Aquí surge la pregunta central que el nuevo recursos humanos debe responder, ¿cuál es el talento que hará frente a las exigencias del mercado laboral? ¿Por qué algunas personas son más exitosas que otras en estos nuevos ambientes?

Dejando a un lado la suerte —lo que equivale a confesar que no hay una respuesta contundente— en realidad hay sólo dos caminos: la capacidad y el esfuerzo. El talento se refiere a las capacidades, habilidades y conocimientos que determinan lo que una persona puede hacer y su adaptabilidad al cambio. El esfuerzo se refiere al grado en que la persona despliega sus talentos y está dispuesta a aprender y desarrollar nuevas habilidades acordes a los nuevos tiempos.
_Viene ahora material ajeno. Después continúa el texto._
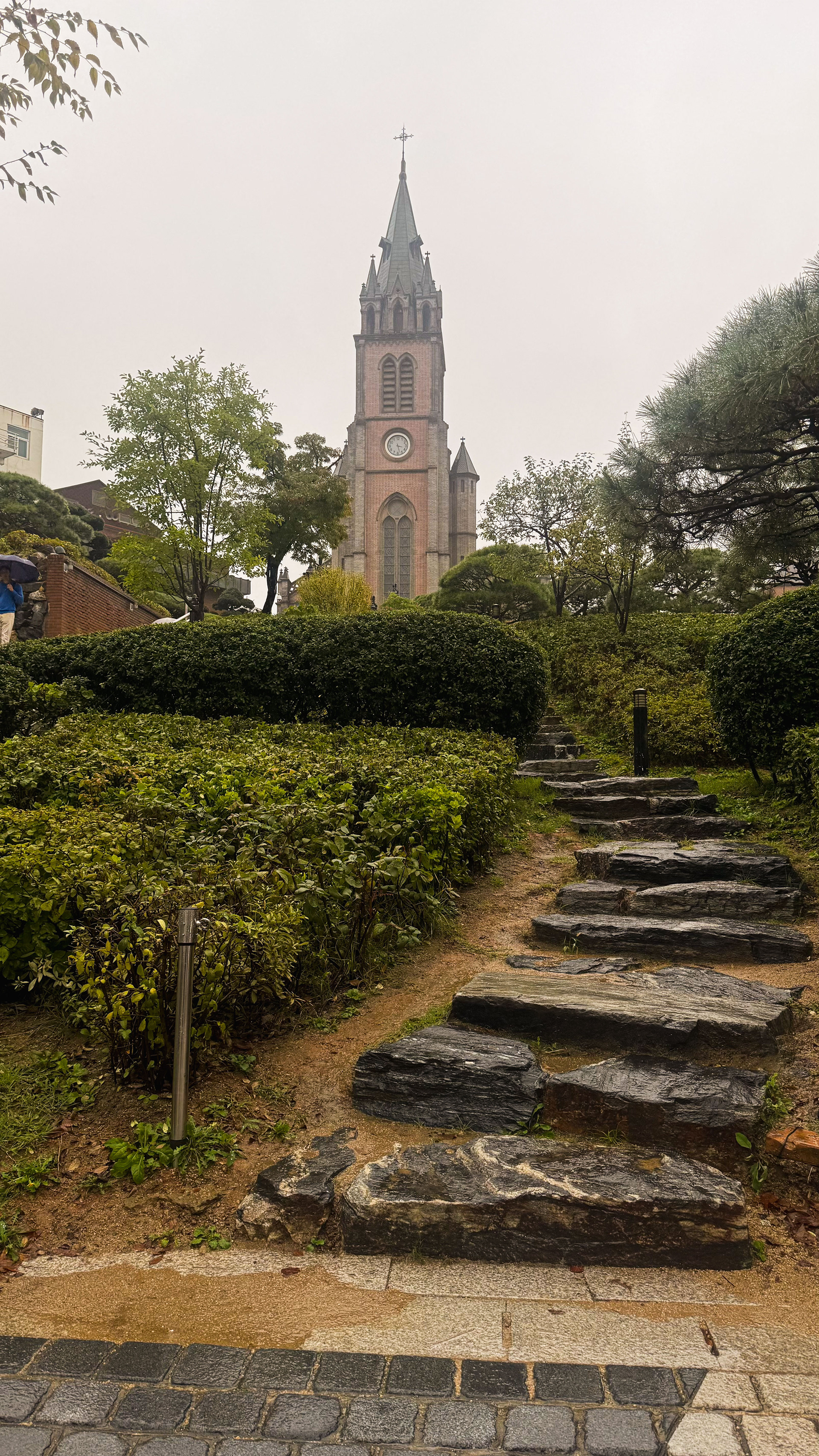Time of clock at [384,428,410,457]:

Contar con pocas personas pero talentosas hace una gran diferencia en el desempeño organizacional. Se ha concluido que sólo 20% de los individuos es responsable de 80% de los resultados de la empresa; es decir,  el éxito, la innovación empresarial y las tasas de productividad se encuentran en ese 20% que se convierte en uno de los capitales clave de las organizaciones y es el que permitirá acometer los retos del nuevo entorno y la nueva geografía que se avecina.

Las personas con talento son, entonces, el principal motor para el éxito, por lo que los recursos y el foco debían direccionarse a este grupo que hace la diferencia.

El talento es fácil de medir y predecir. La ciencia de la detección de talentos es de al menos 100 años de antigüedad, hay muchos métodos fiables y legalmente defendibles para identificar el potencial. Se sabe que el componente clave para identificar el talento es la capacidad de aprendizaje, que está en función del índice de inteligencia y curiosidad. Otro elemento diferenciador es la inteligencia emocional que se traduce en habilidades sociales. El último componente clave se refiere al deseo de mejorar y plantearse retos de autodesarrollo.

Hagamos aquí un paréntesis; mientras hablamos del tema, 728 bebés nacerán en la India, 123 en Estados Unidos y sólo 19 en Alemania.

La guerra por el talento es entonces hoy más vigente que nunca. ¿Cómo seleccionar, desarrollar y atraer a ese 20 % que hará la diferencia y que permitirá a las empresas responder a los retos que enfrenta la función de Recursos Humanos en un mundo con demografías tan diferentes?

Algunas de las empresas más admiradas temen perder a casi 50% de su personal más joven en los próximos cinco años. Esto es sólo la punta del iceberg, la escasez de talento se amplía en el horizonte y las nuevas generaciones de trabajadores buscan emplearse en el contexto global. La competencia será feroz.

Saber qué opciones proporcionar al personal y atraer con ello a los mejores requiere una estrategia centrada en lo que el talento actual demanda, a saber:

Establecer las soluciones correctas para la atracción y retención de las personas clave.

La infraestructura que permita la evolución para enfrentar lo que el futuro exige.

Frente a este escenario, es elemental preguntar: ¿que está haciendo nuestro país frente a estos nuevos retos?